2019-07-22 Market Commentary MundaneAway-Mitchell Wood from MundaneAway, Inc. on Vimeo.

The major markets experienced a pullback after reaching new all-time highs in a number of the indices early in the week.

Earnings began to become the dominate factor last week as the earnings season ramps up. Only Consumer Staples and Materials managed to close in the green, while Real Estate, Energy, and Communication Services led the pack down.

The Communication Services sector was pulled down significantly due to disappointment in the earnings report for Netflix which fell over 10% in one day and experienced a loss every day last week.

Meanwhile, the losses in Energy were in large part due to the pullback in both Crude Oil and Natural Gas prices. Oil prices have been somewhat volatile lately as there have been several events involving Iran and Western countries’ tankers.  Over the weekend, a second British oil tanker was seized in the Strait of Hormuz as tensions with Iran continues to escalate.

In interest rate news, two federal reserve officials made a strong case to make significant cuts to the fed funds rate in their public speeches last week.

John C. Williams, president of the Federal Reserve Bank of New York indicated that he was open to reducing rates by saying that “It’s better to take preventative measures than to wait for disaster to unfold”

Later, in an email to The Washington Post, Judy Shelton, the presumptive Trump nominee to the Federal Reserve Board, started that she “would have voted for a 50-basis-point cut at the June meeting”


By Friday’s close, U.S. Treasury yields fell again with the 3-month yield at 2.06% while the 10-year closed at 2.05%

This weekend marked the 50th anniversary of the Apollo 11 moon landing. An estimated 600 million people watched man set foot on the moon for the first time. During the landing, Neil Armstrong and Buzz Aldrin realized that they had overshot the original landing site. As they maneuvered the landing capsule around the boulder covered land, they nearly ran out of fuel. This served as a somewhat fittingly tense climax to the journey that began years earlier on May 25, 1961 when President John F. Kennedy spoke before Congress and announced the goal of putting a man on the moon.

The last moon mission was in December 1972. It’s amazing to think how much the world and technology has changed in the last 50 years as the stars have become seemingly closer and yet the moon has remained once again out of reach.


The S&P 500® Index is a capitalization index of 500 stock-designed to measure performance of the broad domestic economy through changes in the aggregate market value of stock representing all major industries.


The Dow Jones Industrial Average® (The Dow®), is a price-weighted measure of 30 U.S. blue-chip companies. The index covers all industries except transportation and utilities.

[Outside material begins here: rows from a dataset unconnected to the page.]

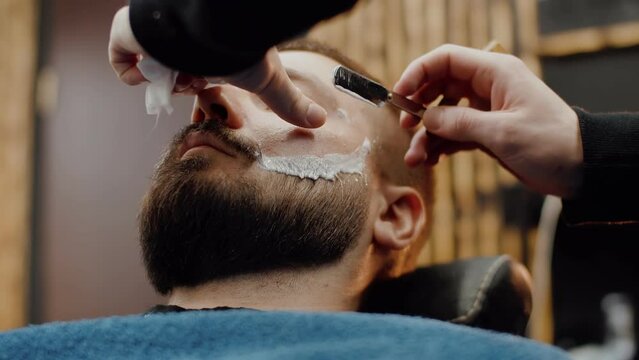 Professional stylist carefully shaves hipster beard with straight razor. Beard cut with old-fashioned sharp blade at barbershop. Handsome man getting his beard shaved in hair studio
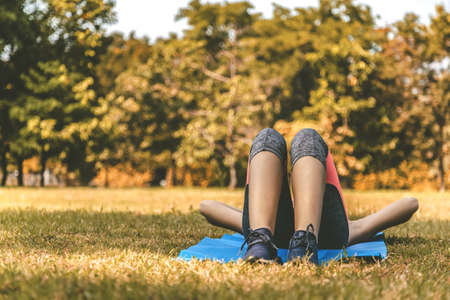 young teen women in sport suit lay down to sleep and relaxing on the green grass in the park after running exercise in summer morning with warm sunlight. people and lifestyle conceptの写真素材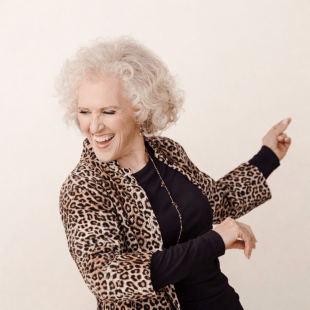 a woman wth short curly blonde hair and a cheetah print jacket smiles and dances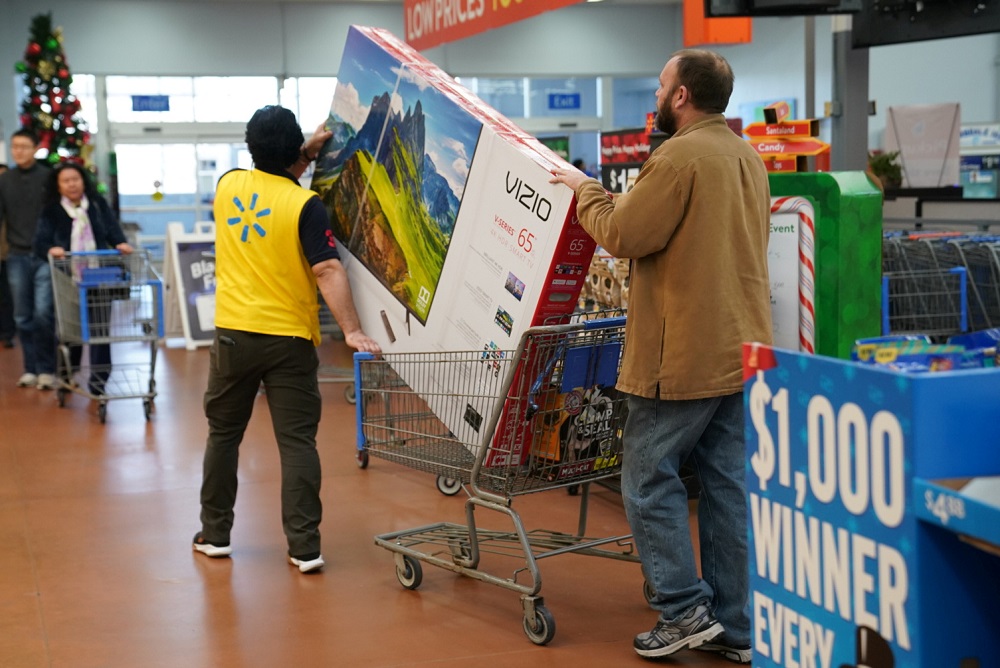 A man pushes a television in a shopping cart in Walmart on Black Friday, a day that kicks off the holiday shopping season, in King of Prussia, Pennsylvania November 29, 2019. u00e2u20acu201d Reuters pic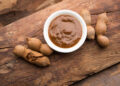 A close-up of tangy tamarind chutney in a bowl, surrounded by Indian samosas and Caribbean pholourie, highlighting the fusion of flavours across continents.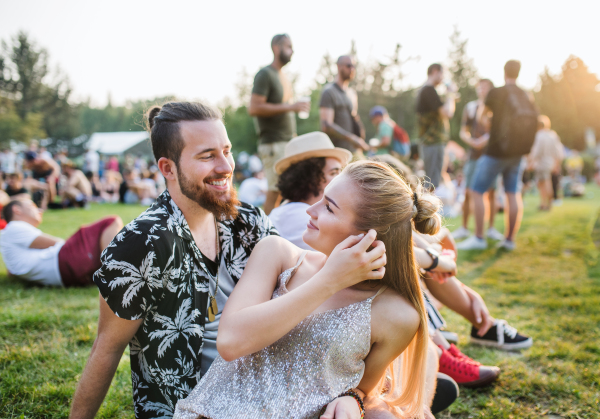 A young couple in love at summer festival, talking.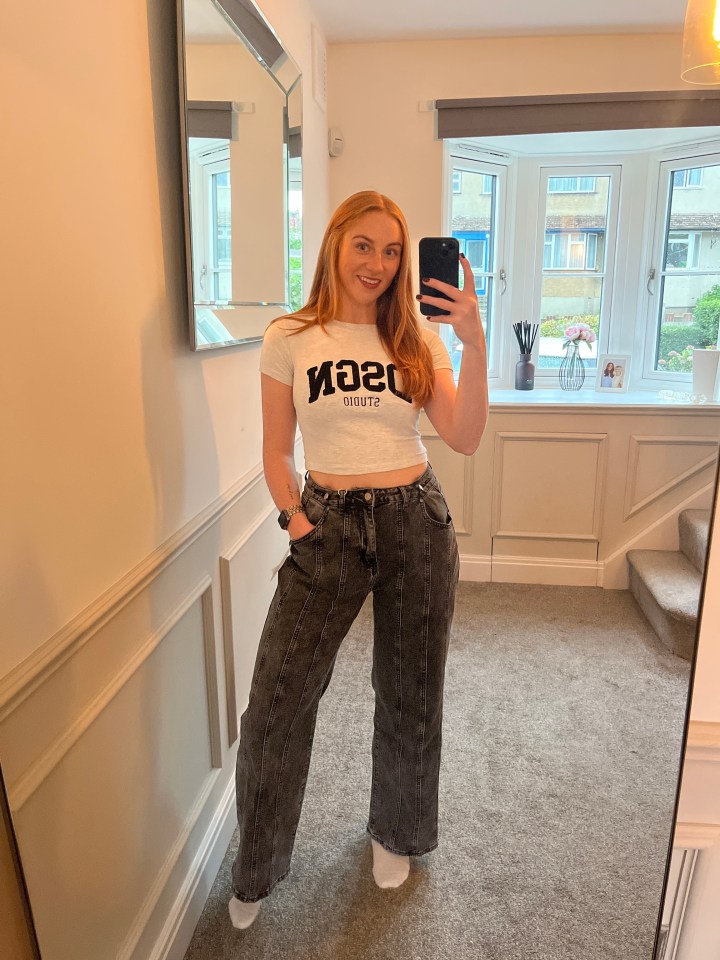 A woman in a white t-shirt and grey jeans takes a mirror selfie.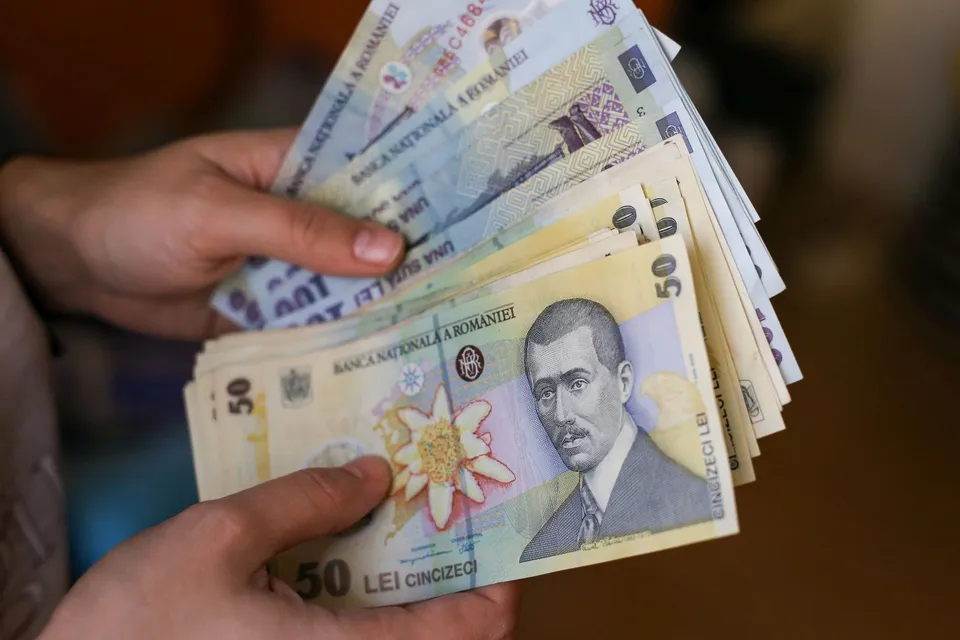 Două mâini țin un teanc de bancnote de cincizeci de lei românești.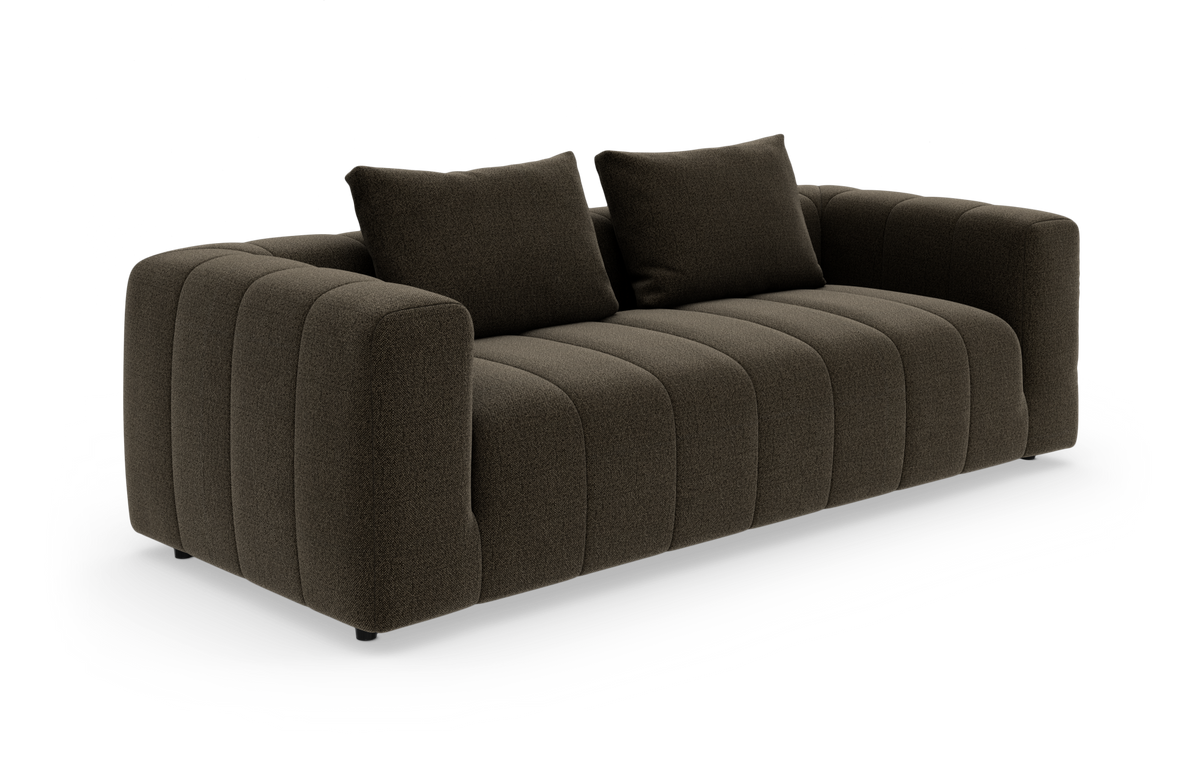 Mørkebrun, kanalquiltet 3-personers sofa med to løse ryghynder, set i trekvart vinkel på hvid baggrund.
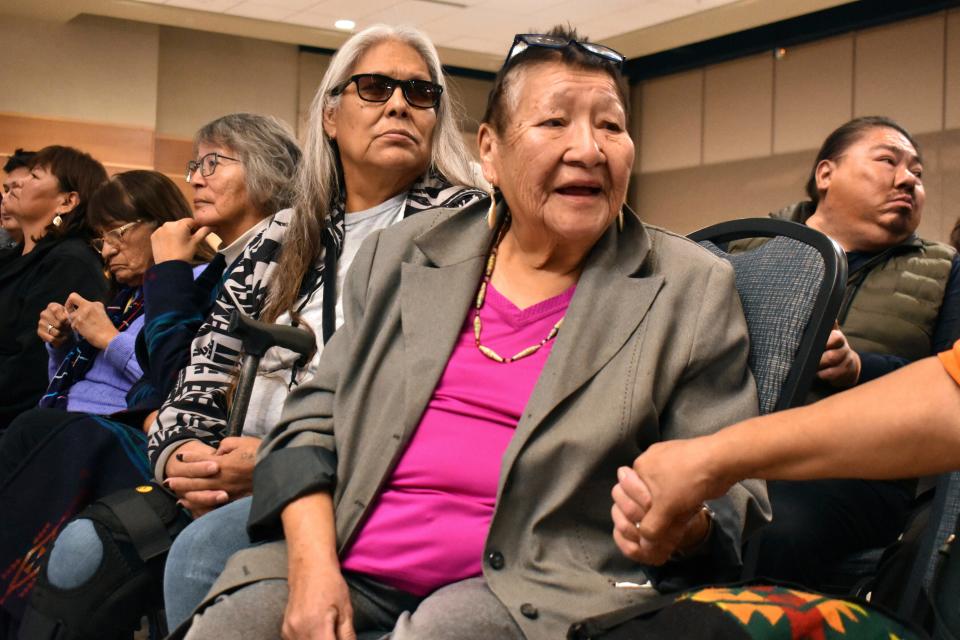 Myrna Burgess, with the Northern Cheyenne Tribe in southeastern Montana, speaks to someone at an event where she shared her experiences of abuse when she was a child at a Native American boarding school, during a U.S. Department of Interior listening session at Montana State University, Sunday, Nov. 5, 2023, in Bozeman, Mont. The Interior Department says more than 400 of the government-backed schools operated across the U.S. (AP Photo/Matthew Brown)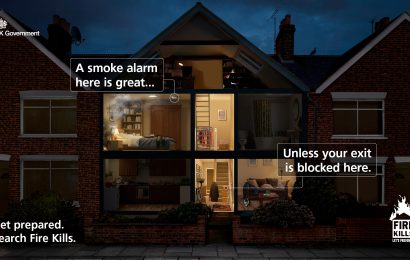 Smoke alarm warning in residential property during fire emergency.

The NASDAQ Composite Index measures all NASDAQ domestic and international based common type stocks listed on The NASDAQ Stock Market. Today the NASDAQ Composite includes over 2,500 companies, more than most other stock market indexes. Because it is so broad-based, the Composite is one of the most widely followed and quoted major market indexes


The MSCI World Index, which is part of The Modern Index Strategy, is a broad global equity benchmark that represents large and mid-cap equity performance across 23 developed markets countries. It covers approximately 85% of the free float-adjusted market capitalization in each country and MSCI World benchmark does not offer exposure to emerging markets.

The MSCI Emerging Markets (EM) Index is designed to represent the performance of large- and mid-cap securities in 24 Emerging Markets countries of the Americas, Europe, the Middle East, Africa and Asia. As of December 2017 it had more than 830 constituents and covered approximately 85% of the free float-adjusted market capitalization in each country.


The S&P GSCI Crude Oil index provides investors with a reliable and publicly available benchmark for investment performance in the crude oil market.


Companies in the S&P 500 Sector Indices are classified based on the Global Industry Classification Standard (GICS®).